Tuesday's oral arguments, held via teleconference due to the Covid-19 pandemic, mostly focused on the ACLU’s last-minute request to amend their complaint to add an “as-applied” claim. This would direct the judge’s decision to affect only the plaintiffs in the case and not strike down the entire law, which is a more difficult hurdle in constitutional cases. Huck refused and later dismissed the case with prejudice.

Tilley said using the “as-applied” standard made sense, because “the county always had a laser-light focus on the plaintiffs.”

Miami-Dade County Assistant Attorney Michael Valdes criticized the ACLU for attempting to amend the pleadings on the last day of trial.

“This continuously becomes a moving target whereas there’s these last-minute awakenings to better arguments that could have been raised but weren’t raised,” Valdes said.

If the county knew the lawsuit would only apply to individual plaintiffs, “there’s other evidence that would have been relevant to those claims,” he said, such as mental health examinations.

U.S. Circuit Judge Kevin Newsom, a Donald Trump appointee, also expressed skepticism over the plaintiffs’ argument.

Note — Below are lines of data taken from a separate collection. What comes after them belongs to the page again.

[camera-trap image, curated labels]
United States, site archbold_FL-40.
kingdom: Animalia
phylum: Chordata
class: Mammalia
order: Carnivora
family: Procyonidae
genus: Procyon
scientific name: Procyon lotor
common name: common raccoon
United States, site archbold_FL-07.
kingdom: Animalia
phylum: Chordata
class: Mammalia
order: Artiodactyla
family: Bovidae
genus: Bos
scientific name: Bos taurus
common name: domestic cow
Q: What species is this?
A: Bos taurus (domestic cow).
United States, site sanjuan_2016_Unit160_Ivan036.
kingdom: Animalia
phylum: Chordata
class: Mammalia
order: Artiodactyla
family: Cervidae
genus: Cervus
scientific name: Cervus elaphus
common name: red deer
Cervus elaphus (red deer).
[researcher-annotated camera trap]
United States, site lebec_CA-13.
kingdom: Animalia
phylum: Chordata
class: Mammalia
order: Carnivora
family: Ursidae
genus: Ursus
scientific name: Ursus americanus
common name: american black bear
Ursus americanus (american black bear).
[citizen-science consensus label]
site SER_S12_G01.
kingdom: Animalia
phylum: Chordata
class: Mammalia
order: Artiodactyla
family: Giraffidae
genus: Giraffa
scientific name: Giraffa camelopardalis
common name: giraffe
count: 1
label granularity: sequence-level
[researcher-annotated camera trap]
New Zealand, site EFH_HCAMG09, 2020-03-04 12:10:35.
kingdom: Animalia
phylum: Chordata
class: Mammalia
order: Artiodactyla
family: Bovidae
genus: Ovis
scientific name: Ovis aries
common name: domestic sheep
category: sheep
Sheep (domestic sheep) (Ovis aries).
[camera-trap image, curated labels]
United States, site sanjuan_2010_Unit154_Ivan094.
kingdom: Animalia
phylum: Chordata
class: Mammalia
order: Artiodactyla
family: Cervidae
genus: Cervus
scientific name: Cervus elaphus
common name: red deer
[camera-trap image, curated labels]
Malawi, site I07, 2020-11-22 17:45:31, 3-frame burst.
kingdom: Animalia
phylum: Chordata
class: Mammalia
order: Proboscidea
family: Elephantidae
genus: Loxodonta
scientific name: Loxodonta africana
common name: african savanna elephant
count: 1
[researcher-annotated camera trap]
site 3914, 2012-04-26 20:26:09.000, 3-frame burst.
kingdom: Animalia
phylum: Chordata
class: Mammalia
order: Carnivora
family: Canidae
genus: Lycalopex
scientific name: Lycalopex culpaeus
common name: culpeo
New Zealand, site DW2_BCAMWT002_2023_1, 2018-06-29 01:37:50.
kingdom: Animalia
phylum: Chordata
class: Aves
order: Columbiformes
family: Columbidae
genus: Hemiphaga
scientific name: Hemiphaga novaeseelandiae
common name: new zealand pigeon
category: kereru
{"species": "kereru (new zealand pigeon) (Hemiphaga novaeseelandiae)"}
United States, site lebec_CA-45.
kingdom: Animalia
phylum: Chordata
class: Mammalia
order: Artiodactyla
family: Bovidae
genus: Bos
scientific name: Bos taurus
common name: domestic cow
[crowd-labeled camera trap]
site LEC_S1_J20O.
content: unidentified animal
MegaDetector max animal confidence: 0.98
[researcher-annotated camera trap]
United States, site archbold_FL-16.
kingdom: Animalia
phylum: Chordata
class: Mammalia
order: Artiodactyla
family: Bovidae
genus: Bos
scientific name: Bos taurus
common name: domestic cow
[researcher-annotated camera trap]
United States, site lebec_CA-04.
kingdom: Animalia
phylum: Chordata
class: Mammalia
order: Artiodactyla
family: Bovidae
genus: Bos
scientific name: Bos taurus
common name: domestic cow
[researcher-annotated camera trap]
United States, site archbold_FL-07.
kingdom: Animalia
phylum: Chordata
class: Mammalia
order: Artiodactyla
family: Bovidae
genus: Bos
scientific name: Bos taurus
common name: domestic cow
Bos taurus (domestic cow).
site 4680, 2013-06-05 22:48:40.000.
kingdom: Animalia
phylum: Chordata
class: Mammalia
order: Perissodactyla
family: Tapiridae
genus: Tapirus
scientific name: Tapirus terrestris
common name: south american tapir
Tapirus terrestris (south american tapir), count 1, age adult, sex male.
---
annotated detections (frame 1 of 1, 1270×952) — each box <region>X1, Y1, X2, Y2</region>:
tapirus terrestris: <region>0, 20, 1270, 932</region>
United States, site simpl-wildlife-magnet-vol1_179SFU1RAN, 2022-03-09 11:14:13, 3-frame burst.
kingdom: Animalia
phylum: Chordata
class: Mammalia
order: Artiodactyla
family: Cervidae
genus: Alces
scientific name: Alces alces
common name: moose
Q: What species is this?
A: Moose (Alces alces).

“This sounds a little jinky,” he said.

U.S. Circuit Judge Beverly Martin asked the county’s attorney if he agreed with the federal judge’s opinion that there is no evidence of inadequate housing for sex offenders.

“When I look at the evidence and Doe 5, it seemed to me that he was able to live with his family but not for the ordinance,” the Barack Obama appointee said. “The finding of fact was not right, was it?”

“There is no obligation that the plaintiffs have to be able to reside with the family member,” responded Valdes. “There was evidence that they had found compliant housing in the past ... and for a variety of reasons those options fell through.”

“The homelessness question isn’t about whether they can live at that house or that location, but whether they can live in any location,” he added before Martin interrupted him.

“They were not living in any location,” she said.

Martin also asked if the individual plaintiffs could come back to federal court at a later date with an as-applied challenge.

“There comes a time when there has to be a finality in litigation,” Valdes answered.

Newsom and Martin were joined on the panel by Senior U.S. District Judge William Keith Watkins, a George W. Bush appointee sitting by designation from the Middle District of Alabama.

The judges did not indicate when they will reach a decision in the case.